This is a page that curates AI-related papers published worldwide. All content here is summarized using Google Gemini and operated on a non-profit basis. Copyright for each paper belongs to the authors and their institutions; please make sure to credit the source when sharing.
In this paper, we propose LoopServe, a novel framework for efficient acceleration of inference in multi-round conversations in conversational artificial intelligence (LLM). LoopServe presents two innovative approaches to address the difficulties of existing LLMs in handling long contexts in multi-round conversations. First, it performs online sparsification by dynamically selecting important attention matrix parts in the prefilling step.
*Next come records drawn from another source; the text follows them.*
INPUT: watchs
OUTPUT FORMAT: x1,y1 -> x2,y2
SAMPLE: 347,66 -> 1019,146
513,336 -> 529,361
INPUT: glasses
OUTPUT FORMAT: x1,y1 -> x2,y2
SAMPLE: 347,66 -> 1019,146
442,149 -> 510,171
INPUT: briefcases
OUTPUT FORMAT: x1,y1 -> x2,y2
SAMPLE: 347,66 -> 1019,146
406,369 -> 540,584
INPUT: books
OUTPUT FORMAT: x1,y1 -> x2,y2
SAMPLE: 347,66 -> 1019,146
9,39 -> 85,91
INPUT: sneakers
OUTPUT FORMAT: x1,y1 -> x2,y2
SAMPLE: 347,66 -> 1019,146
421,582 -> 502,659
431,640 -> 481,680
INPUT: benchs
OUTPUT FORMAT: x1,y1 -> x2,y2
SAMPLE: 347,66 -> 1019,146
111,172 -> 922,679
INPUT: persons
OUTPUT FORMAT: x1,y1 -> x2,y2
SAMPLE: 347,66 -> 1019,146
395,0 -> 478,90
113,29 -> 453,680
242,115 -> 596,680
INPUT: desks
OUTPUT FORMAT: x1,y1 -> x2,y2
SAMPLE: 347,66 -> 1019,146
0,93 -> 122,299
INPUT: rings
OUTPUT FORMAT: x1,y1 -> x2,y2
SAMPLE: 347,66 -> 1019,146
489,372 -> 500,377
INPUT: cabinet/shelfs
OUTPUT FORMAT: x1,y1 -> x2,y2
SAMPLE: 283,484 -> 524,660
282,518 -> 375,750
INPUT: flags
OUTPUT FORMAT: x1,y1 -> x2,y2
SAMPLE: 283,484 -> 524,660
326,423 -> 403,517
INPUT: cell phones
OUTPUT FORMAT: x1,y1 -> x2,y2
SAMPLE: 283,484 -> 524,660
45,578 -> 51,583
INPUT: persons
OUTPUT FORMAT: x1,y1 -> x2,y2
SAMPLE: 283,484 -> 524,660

Second, it uses incremental key-value compression in the decoding step to adaptively maintain relevant and efficient caches based on recently generated tokens. In addition, we present a novel benchmark consisting of 11 multi-round datasets that reflect realistic question positions and conversation dependencies. Experimental results show that LoopServe achieves better efficiency than existing baseline models and significantly improves LLM inference speed on various long-context conversation tasks.
Takeaways, Limitations
•
Takeaways:
◦
We present a novel method to effectively improve the inference speed of LLM in multi-round conversations.
◦
More efficient processing is possible through an adaptive approach than traditional fixed or location-based heuristics.
◦
We provide a new benchmark that includes a realistic multi-round conversation dataset.
◦
Demonstrated superior performance of LoopServe on various long-context conversation tasks.
•
Limitations:
◦
Further validation of the generalizability of the proposed benchmark is needed.
◦
LoopServe's performance may depend on specific LLM architectures or datasets.
◦
Further analysis is needed on the complexity of the online sparsification and incremental key-value compression processes.